FIG. 1 is a cross-sectional view for explaining the flow of magnetic flux lines in a charged particle bending electromagnet according to an embodiment of the present invention.

As shown in FIG. 1, the electromagnet of the present invention has a hyperbolic magnetic pole, but has an asymmetric shape with respect to the center line of ± 45 degrees, and its end extends long in the orbital direction of the charged particles. ing.

As a result, a magnetic field space in which the linearity of the magnetic field in the orbital direction of the charged particles is good is obtained. Also, the end of the hyperbola of the magnetic pole is shorter in the direction perpendicular to the orbit,
Unnecessary magnetic fields are not generated.

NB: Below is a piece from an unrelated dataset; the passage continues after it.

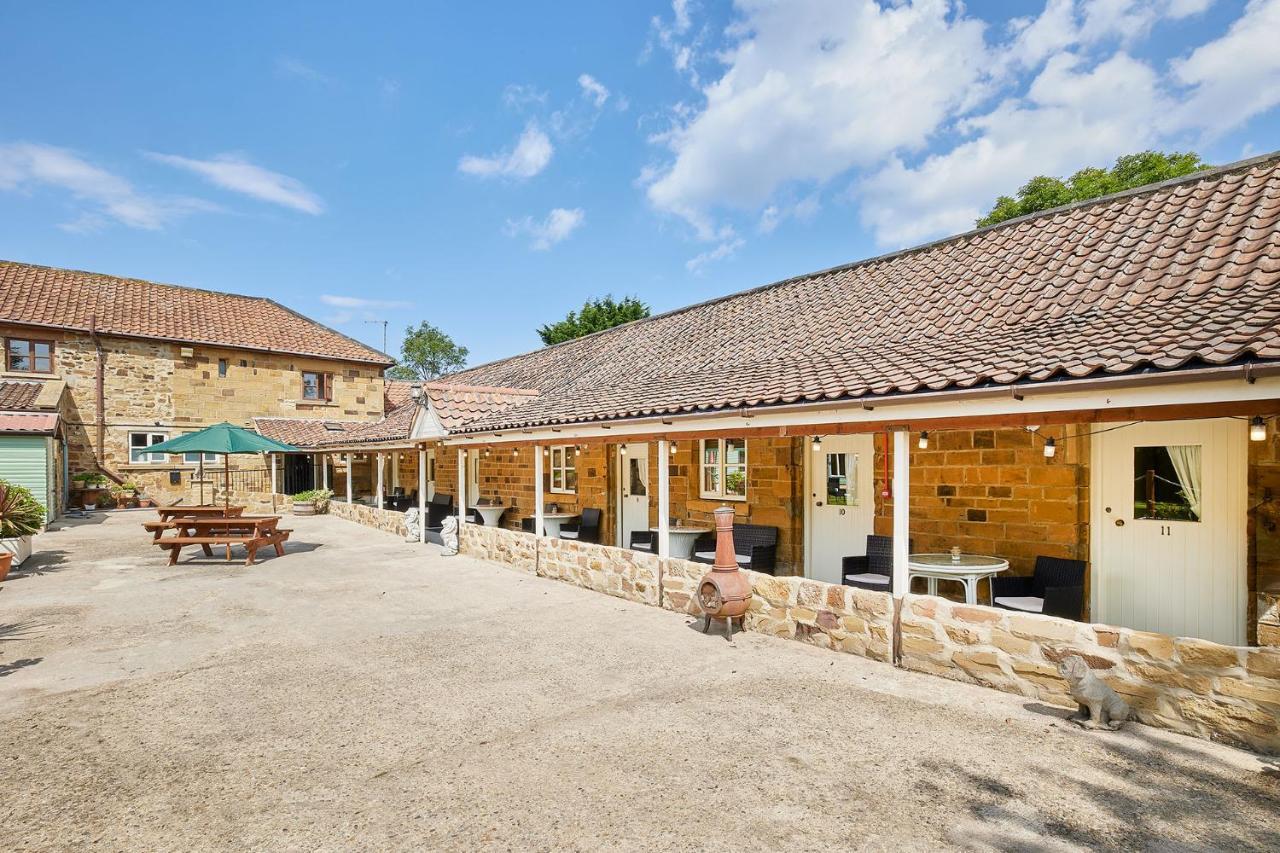סולטברן-ביי-דה-סי Host & Stay - The Arches Country House מראה חיצוני תמונה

In the present invention, the flow of the magnetic flux lines is as shown in FIG. Therefore, the iron core serving as the return is smaller than that of the conventional type, the overall weight is light, and a small electromagnet can be manufactured.

[0017]

As described above, according to the present invention,
It was possible to provide a small charged particle bending electromagnet having good linearity of the intensity change in the magnetic field space, no reduction in the magnetic field intensity, a light overall weight, and a small size.

[Brief description of the drawings]

FIG. 1 is a cross-sectional view showing the structure of a charged particle bending electromagnet according to an embodiment of the present invention.

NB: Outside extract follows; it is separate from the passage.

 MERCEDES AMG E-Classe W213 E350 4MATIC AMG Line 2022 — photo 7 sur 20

FIG. 2 is a cross-sectional view illustrating the flow of magnetic flux lines in the charged particle bending electromagnet according to one embodiment of the present invention.

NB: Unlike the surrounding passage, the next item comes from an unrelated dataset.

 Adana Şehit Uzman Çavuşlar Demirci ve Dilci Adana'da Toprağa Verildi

FIG. 3 is an explanatory diagram showing a trajectory of a charged particle.

FIG. 4 is an explanatory diagram showing a magnetic field intensity distribution in a magnetic field space.

FIG. 5 is a cross-sectional view showing the structure of a conventional charged particle bending electromagnet.

FIG. 6 is a cross-sectional view illustrating the flow of magnetic flux lines in a conventional charged particle bending electromagnet.

[Explanation of symbols]

 DESCRIPTION OF SYMBOLS 1 Coil 2 N pole magnetic pole 3 S pole magnetic pole 4 Opening 5 Iron core 6 Charged particle

Claims (1)

[Claims] 1. A magnetic field in which charged particles that enter at a predetermined angle from an opening are deflected by receiving a magnetic field that increases linearly as they travel inside, and exit again at a predetermined angle from the opening. In a charged particle bending electromagnet having a pair of magnetic poles that generate a space, a surface facing the magnetic pole has a cross section perpendicular to an orbital surface of the charged particle, has a hyperbolic shape, and the charged particle travels. A charged particle deflecting electromagnet, which is asymmetrical with respect to a center line of ± 45 degrees with respect to a plane perpendicular to the direction in which the charged particle is deflected, and becomes smoother as the distance from the opening increases.